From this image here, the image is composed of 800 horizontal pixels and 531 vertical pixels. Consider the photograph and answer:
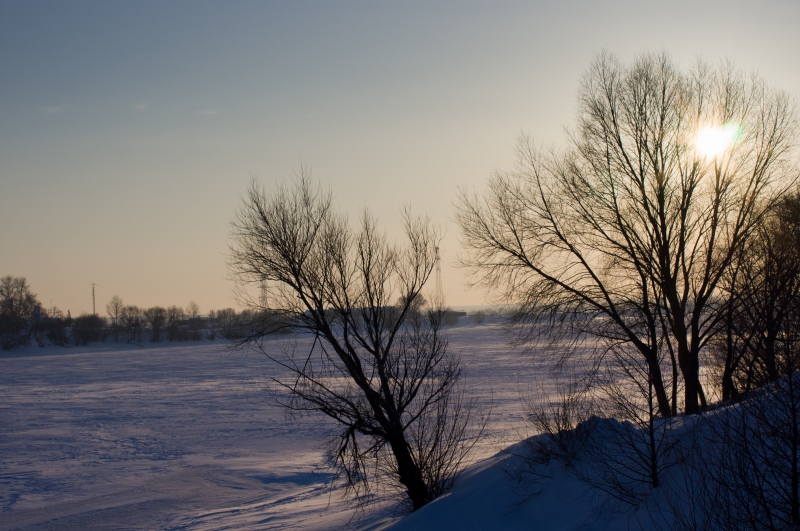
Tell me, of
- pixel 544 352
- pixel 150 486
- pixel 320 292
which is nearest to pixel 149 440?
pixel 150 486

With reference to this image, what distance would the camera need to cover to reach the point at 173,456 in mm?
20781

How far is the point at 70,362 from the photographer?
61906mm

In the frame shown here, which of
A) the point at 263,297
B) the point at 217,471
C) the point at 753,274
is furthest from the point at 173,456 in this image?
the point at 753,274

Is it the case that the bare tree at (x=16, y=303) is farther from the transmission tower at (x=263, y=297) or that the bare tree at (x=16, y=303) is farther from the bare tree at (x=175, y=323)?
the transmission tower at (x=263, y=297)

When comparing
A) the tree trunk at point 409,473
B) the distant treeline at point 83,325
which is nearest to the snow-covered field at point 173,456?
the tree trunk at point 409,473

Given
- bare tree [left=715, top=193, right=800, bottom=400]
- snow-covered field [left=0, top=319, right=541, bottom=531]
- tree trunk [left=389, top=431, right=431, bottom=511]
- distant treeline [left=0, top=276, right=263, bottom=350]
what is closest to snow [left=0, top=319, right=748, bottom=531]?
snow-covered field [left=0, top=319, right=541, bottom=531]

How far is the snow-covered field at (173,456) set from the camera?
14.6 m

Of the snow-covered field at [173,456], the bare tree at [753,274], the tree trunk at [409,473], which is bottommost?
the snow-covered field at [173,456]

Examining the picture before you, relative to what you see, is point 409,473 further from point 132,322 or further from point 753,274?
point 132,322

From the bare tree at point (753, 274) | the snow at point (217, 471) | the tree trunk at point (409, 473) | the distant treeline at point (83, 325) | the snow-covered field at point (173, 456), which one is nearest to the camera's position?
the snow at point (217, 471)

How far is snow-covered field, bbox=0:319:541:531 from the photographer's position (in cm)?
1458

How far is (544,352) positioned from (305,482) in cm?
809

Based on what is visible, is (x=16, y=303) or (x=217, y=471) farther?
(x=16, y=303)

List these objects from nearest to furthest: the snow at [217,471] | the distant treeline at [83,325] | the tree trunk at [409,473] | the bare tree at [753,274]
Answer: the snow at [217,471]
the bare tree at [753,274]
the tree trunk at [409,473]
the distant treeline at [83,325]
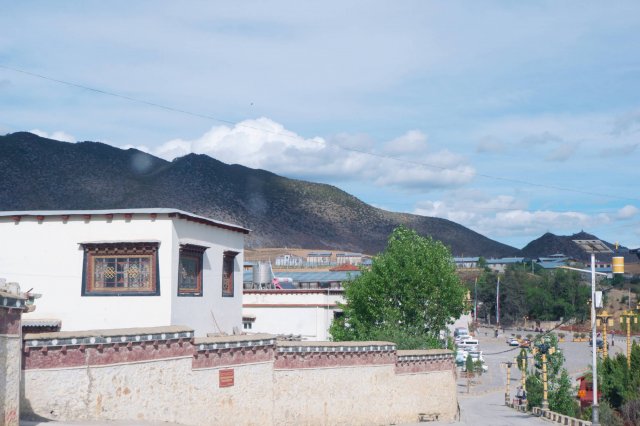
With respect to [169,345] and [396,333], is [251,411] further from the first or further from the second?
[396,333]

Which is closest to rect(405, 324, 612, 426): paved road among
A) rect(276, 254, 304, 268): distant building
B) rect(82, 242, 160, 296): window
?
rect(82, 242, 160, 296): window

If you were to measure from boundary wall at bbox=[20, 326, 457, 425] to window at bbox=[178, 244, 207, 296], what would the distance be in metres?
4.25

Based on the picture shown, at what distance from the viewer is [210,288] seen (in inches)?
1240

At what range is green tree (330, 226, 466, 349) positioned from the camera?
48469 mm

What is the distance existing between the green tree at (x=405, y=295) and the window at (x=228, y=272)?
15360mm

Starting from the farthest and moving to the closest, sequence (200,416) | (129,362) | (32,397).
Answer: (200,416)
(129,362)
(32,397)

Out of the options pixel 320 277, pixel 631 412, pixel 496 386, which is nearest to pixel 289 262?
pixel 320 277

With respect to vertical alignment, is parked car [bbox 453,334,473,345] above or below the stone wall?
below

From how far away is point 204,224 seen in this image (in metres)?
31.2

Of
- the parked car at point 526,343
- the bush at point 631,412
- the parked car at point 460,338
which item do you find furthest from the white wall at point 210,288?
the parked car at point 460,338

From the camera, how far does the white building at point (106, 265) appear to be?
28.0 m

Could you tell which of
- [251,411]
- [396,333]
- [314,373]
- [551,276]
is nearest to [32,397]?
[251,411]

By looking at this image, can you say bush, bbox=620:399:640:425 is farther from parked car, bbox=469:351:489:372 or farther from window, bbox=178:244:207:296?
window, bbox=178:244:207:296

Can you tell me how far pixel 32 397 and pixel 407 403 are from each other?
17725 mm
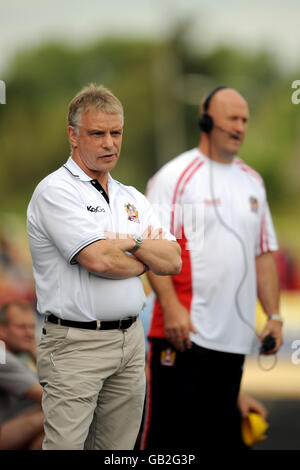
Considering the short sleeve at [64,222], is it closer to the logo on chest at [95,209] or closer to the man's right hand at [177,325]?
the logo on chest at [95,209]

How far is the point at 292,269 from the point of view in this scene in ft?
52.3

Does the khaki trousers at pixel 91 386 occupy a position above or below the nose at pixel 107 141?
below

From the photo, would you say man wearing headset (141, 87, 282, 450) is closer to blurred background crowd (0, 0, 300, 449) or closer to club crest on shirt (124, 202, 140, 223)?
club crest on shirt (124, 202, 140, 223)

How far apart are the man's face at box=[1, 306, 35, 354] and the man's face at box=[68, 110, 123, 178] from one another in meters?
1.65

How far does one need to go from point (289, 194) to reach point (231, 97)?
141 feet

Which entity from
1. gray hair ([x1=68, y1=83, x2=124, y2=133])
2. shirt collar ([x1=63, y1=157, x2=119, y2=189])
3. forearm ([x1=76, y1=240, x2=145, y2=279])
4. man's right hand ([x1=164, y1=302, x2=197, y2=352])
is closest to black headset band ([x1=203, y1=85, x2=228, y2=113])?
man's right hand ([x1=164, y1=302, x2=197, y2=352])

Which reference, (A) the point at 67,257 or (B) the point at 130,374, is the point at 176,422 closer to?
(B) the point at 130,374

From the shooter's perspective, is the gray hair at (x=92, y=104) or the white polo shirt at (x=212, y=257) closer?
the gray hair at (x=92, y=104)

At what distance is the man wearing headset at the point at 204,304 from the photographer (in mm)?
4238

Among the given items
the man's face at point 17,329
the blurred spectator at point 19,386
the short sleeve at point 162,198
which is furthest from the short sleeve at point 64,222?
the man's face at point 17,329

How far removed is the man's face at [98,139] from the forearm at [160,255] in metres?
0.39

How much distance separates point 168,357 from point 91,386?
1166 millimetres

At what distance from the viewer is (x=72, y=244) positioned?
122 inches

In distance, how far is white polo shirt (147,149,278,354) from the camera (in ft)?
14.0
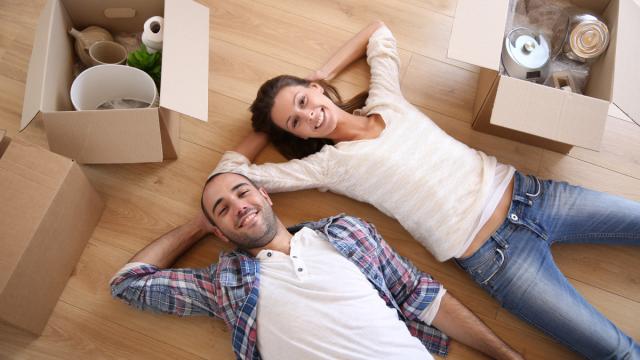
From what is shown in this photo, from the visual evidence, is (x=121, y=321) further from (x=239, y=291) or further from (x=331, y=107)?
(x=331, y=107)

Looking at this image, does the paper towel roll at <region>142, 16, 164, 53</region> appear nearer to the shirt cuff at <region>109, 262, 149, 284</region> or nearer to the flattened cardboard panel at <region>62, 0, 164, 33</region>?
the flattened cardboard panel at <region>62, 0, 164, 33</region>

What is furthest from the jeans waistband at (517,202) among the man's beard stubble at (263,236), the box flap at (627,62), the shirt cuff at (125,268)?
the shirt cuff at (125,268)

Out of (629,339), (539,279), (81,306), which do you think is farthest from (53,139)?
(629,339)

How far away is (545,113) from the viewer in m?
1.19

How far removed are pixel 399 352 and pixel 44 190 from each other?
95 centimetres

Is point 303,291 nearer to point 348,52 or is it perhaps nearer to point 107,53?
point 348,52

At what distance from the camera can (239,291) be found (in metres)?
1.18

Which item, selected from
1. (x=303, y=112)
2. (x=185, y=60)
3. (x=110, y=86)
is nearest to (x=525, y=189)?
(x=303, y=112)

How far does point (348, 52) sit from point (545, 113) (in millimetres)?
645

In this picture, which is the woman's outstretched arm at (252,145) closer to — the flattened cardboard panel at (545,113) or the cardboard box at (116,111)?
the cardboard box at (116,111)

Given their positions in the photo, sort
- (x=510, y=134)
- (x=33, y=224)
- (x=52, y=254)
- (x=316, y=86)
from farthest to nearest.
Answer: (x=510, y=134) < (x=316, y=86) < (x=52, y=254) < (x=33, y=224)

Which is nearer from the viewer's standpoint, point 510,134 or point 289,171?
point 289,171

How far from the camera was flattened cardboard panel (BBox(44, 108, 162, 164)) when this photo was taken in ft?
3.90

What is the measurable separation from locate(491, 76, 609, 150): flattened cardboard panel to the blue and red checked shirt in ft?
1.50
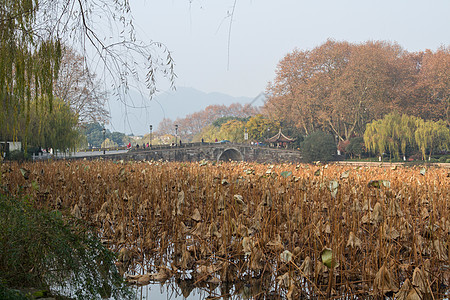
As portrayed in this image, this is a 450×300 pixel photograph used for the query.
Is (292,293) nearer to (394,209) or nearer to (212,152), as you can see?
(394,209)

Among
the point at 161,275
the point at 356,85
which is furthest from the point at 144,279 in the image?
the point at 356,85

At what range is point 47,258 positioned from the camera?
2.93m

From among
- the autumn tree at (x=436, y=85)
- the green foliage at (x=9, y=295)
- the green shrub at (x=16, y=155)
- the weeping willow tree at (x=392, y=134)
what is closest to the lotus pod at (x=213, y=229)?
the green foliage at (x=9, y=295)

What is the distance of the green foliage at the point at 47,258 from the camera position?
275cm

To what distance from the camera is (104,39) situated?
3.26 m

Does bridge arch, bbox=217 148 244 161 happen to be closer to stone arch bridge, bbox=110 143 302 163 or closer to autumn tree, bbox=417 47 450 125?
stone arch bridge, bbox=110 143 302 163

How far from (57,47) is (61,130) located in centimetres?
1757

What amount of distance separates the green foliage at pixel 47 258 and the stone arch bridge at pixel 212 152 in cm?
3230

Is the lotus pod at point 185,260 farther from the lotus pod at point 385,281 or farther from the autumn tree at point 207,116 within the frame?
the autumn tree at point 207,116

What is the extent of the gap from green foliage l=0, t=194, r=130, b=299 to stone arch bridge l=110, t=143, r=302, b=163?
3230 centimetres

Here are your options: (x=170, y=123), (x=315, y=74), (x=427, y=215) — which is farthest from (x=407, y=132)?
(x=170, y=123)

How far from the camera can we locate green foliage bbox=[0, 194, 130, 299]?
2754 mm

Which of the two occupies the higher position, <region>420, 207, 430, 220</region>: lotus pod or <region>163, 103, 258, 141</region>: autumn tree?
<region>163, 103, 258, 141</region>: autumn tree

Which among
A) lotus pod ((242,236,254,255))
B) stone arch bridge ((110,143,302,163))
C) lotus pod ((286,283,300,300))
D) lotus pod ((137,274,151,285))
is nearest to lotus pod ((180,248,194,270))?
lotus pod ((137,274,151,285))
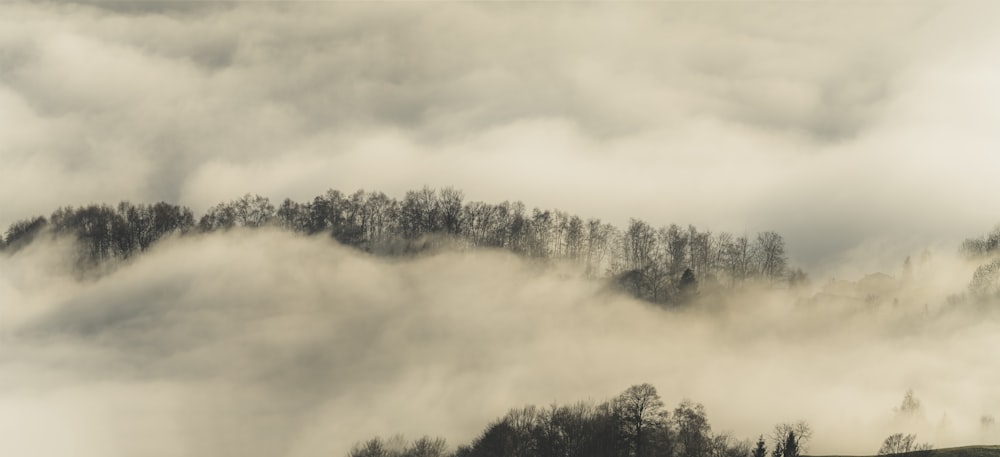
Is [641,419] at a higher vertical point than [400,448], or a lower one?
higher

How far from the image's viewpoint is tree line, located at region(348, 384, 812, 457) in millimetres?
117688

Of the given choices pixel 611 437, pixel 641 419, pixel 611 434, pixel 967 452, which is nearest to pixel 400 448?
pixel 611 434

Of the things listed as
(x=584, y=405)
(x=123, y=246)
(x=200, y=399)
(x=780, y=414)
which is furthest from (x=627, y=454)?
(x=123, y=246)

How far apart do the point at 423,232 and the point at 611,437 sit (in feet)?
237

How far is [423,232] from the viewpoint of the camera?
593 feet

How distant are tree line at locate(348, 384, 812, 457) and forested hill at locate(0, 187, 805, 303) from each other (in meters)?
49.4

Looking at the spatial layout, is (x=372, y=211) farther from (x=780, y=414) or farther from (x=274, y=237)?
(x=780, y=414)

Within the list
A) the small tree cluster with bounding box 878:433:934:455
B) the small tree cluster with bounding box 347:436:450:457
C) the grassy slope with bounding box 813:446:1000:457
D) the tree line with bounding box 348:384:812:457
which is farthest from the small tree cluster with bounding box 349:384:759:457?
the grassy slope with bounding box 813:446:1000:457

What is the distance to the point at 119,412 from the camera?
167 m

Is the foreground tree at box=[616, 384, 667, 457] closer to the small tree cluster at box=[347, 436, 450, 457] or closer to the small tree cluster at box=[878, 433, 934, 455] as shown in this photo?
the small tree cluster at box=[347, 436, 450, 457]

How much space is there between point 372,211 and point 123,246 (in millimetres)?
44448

-------

◆ **GIVEN PROBLEM**
Every line from the one containing "Here are your" through the end of the entries above, both included, should be extracted exactly, with pictures left out.

◆ **COMPLETE OUTPUT**
Here are your options: (x=170, y=123), (x=315, y=74), (x=427, y=215) — which is farthest from (x=407, y=132)?
(x=170, y=123)

How far from the camera can we locate green foliage bbox=[0, 194, 130, 299]?
2754 mm

Which of the two occupies the higher position, <region>420, 207, 430, 220</region>: lotus pod or <region>163, 103, 258, 141</region>: autumn tree?
<region>163, 103, 258, 141</region>: autumn tree

Which among
A) lotus pod ((242,236,254,255))
B) stone arch bridge ((110,143,302,163))
C) lotus pod ((286,283,300,300))
D) lotus pod ((137,274,151,285))
is nearest to lotus pod ((180,248,194,270))?
lotus pod ((137,274,151,285))
Is [641,419] at a higher vertical point than [400,448], or a lower one?
higher

How far from the image's viewpoint is tree line, located at region(348, 384, 812, 457) in millimetres?
117688

Of the given choices pixel 611 437, pixel 641 419, pixel 611 434, pixel 967 452, which is nearest to pixel 400 448?
pixel 611 434

Of the things listed as
(x=584, y=405)
(x=123, y=246)
(x=200, y=399)
(x=780, y=414)
which is furthest from (x=627, y=454)?
(x=123, y=246)

How far apart do the point at 423,232 and the point at 611,437 sit (in feet)?
237

How far is [423,232] from the viewpoint of the camera?
593 feet

How distant are tree line at locate(348, 384, 812, 457) and forested hill at locate(0, 187, 805, 303) from each other (in meters)?
49.4

Looking at the spatial layout, is (x=372, y=211) farther from (x=780, y=414) or farther from (x=274, y=237)?
(x=780, y=414)

Within the list
A) the small tree cluster with bounding box 878:433:934:455
B) the small tree cluster with bounding box 347:436:450:457
C) the grassy slope with bounding box 813:446:1000:457
D) the tree line with bounding box 348:384:812:457
which is farthest from the small tree cluster with bounding box 349:384:759:457?
the grassy slope with bounding box 813:446:1000:457

What is the distance to the point at 119,412 from the camera?
167 m

Is the foreground tree at box=[616, 384, 667, 457] closer to the small tree cluster at box=[347, 436, 450, 457] or closer to the small tree cluster at box=[878, 433, 934, 455] as shown in this photo?
the small tree cluster at box=[347, 436, 450, 457]

How much space is there between point 372,211 and point 123,246 (in millimetres)?
44448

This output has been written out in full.